THE EXERCISE — Collect each line of the data below that contains the string "pixel". Case is significant.

EXERCISE MATERIALS —
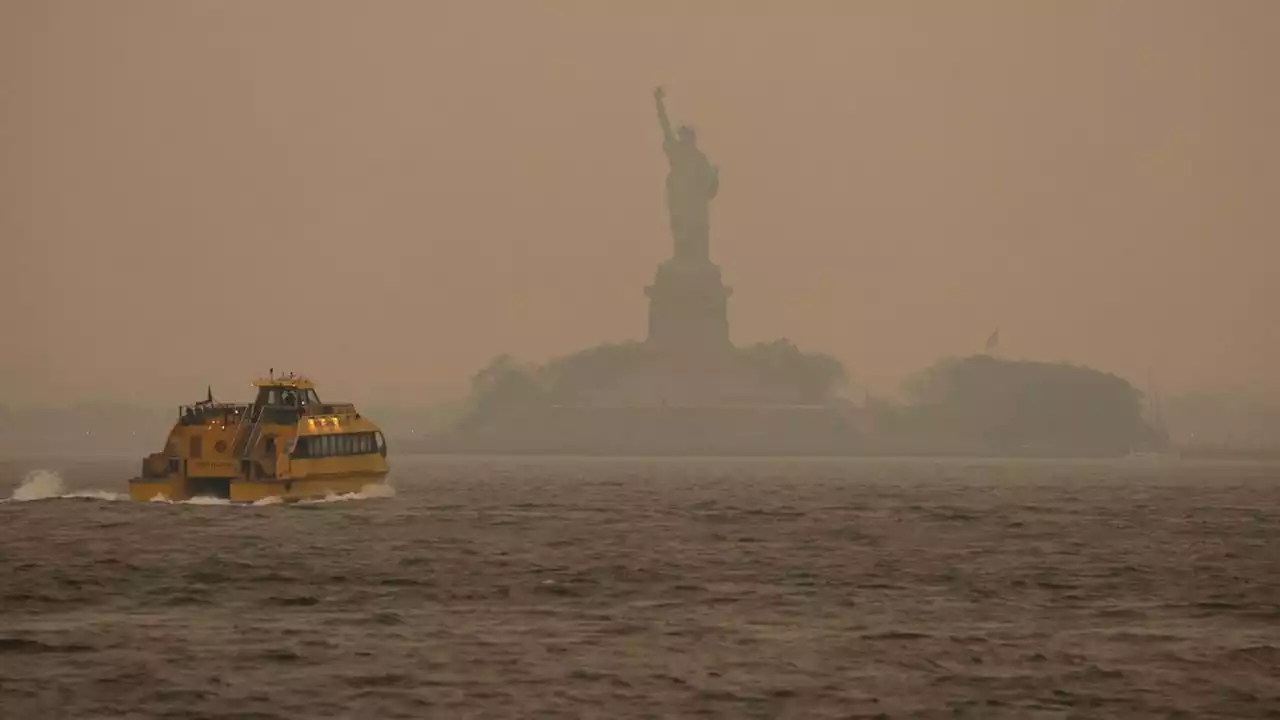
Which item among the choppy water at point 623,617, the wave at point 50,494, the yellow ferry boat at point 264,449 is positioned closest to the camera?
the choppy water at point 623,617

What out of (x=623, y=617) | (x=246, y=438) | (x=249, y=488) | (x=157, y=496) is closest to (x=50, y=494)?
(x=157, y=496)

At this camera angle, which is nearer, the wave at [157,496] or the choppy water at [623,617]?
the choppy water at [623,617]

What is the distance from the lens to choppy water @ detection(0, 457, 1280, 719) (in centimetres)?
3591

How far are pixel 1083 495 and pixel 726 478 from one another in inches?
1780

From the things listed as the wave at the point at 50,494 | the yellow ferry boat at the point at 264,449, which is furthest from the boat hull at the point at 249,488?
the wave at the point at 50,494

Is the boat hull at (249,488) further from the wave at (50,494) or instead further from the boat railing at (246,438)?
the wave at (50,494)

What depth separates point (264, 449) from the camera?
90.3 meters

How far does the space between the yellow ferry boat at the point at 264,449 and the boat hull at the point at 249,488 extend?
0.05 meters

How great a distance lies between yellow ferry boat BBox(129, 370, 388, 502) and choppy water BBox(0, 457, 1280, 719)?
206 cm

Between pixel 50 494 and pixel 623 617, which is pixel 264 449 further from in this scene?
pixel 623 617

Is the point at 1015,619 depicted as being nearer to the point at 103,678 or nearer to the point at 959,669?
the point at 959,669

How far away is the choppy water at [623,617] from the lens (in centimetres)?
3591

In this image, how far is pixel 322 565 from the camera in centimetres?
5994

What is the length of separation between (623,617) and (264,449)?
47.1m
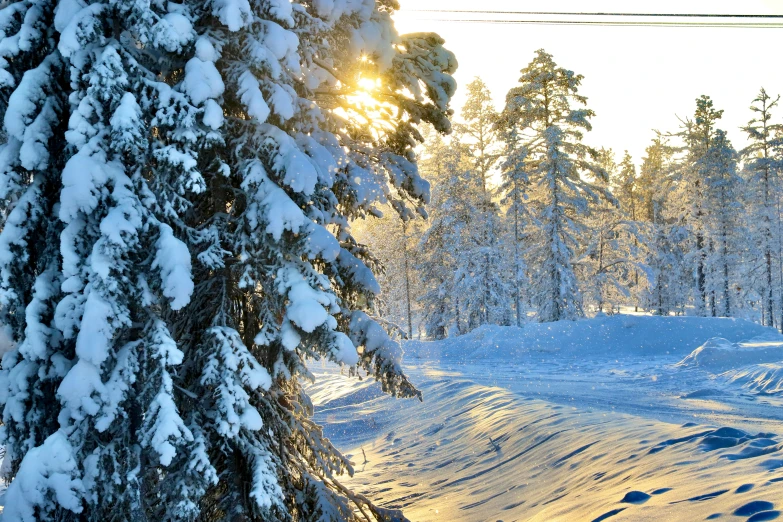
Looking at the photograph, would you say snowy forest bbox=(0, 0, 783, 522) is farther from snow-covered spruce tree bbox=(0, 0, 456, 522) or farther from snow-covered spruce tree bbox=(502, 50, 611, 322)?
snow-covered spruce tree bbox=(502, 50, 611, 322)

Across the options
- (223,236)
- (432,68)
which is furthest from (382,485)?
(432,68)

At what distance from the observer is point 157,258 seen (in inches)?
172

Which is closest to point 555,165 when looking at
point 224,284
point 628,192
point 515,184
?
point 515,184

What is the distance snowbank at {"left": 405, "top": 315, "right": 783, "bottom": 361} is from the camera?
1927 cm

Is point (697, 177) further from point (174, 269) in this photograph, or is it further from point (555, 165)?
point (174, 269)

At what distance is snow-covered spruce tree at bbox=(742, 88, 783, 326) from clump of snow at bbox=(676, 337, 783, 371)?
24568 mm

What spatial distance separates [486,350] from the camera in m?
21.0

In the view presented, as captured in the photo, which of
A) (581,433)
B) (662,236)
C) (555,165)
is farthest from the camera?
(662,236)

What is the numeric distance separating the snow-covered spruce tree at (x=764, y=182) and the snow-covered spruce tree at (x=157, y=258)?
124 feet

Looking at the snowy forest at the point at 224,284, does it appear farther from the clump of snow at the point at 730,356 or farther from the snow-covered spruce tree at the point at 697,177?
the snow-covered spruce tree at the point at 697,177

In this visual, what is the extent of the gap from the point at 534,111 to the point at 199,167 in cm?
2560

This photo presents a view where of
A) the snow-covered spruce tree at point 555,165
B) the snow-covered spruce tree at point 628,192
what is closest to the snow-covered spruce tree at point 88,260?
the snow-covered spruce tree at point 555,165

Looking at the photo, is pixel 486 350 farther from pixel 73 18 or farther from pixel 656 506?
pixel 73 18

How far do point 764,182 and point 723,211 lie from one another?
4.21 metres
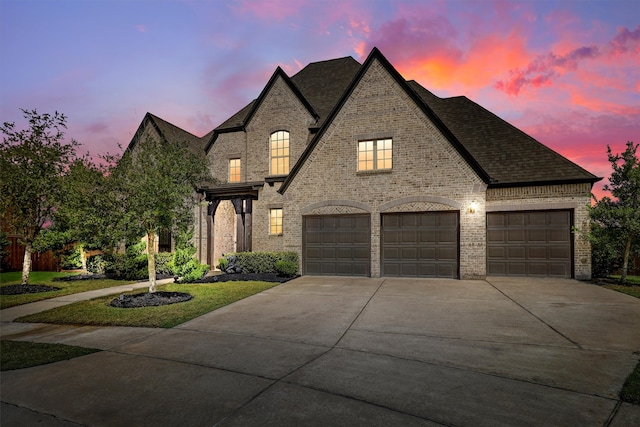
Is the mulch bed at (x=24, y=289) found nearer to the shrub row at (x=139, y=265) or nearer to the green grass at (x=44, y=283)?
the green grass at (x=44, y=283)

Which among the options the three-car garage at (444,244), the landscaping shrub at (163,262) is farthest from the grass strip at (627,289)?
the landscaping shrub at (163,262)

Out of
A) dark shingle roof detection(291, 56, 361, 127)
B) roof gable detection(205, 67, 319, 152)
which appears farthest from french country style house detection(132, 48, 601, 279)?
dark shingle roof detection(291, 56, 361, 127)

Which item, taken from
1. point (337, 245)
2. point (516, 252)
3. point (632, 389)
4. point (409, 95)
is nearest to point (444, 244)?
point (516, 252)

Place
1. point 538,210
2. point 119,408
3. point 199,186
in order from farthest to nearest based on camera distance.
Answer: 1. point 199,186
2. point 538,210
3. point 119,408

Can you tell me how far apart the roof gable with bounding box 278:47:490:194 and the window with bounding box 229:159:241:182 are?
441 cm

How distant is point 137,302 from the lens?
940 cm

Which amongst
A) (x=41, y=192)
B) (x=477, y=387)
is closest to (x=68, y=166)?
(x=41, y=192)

* * *

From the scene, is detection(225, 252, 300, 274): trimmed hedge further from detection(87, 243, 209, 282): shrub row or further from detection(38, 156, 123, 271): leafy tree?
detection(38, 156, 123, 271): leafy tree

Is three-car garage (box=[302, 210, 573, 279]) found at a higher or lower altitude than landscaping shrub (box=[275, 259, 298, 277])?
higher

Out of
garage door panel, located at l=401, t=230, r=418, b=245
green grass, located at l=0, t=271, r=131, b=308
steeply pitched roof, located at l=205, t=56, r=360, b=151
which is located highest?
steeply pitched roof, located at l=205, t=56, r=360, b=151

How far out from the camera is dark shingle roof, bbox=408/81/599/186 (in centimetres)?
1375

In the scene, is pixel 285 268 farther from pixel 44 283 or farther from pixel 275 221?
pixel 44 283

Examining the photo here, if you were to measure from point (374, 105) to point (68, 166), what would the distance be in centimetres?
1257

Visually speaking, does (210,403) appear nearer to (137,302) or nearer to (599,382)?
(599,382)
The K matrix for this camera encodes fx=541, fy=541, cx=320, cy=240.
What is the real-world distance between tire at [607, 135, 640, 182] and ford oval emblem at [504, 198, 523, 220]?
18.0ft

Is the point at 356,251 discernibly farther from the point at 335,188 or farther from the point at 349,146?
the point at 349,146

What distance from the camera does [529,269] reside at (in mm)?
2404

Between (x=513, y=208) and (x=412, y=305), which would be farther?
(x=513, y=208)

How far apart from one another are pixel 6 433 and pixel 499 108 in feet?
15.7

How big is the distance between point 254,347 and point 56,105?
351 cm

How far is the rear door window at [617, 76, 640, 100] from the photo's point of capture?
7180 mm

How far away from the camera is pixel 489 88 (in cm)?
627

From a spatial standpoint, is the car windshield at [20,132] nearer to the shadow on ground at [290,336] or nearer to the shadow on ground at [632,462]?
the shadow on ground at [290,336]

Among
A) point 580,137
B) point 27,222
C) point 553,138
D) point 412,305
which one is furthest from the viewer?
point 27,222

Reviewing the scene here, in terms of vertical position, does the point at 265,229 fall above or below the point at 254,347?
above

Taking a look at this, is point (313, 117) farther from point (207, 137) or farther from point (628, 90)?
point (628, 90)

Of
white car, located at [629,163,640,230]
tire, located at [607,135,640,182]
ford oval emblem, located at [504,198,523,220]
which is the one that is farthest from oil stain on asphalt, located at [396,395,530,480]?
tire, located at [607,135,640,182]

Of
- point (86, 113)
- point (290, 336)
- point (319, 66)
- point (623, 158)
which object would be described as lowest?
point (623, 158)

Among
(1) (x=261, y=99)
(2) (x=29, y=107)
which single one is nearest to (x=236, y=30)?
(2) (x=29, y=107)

TASK ANSWER —
How far are pixel 1083 495 and pixel 726 478 from one another in inches?
Between pixel 50 494 and pixel 623 617, which is pixel 264 449 further from in this scene?
pixel 623 617
In this image, how far is pixel 322 565 from the camera in centimetres?
Looking at the photo, is pixel 486 350 farther from pixel 73 18 or farther from pixel 656 506?
pixel 73 18
In the scene, is pixel 285 268 farther from pixel 44 283 or farther from pixel 275 221?
pixel 44 283
How far apart from one another are pixel 6 433 and pixel 499 108 in feet?
How far away from the camera is pixel 489 88 (in cm)?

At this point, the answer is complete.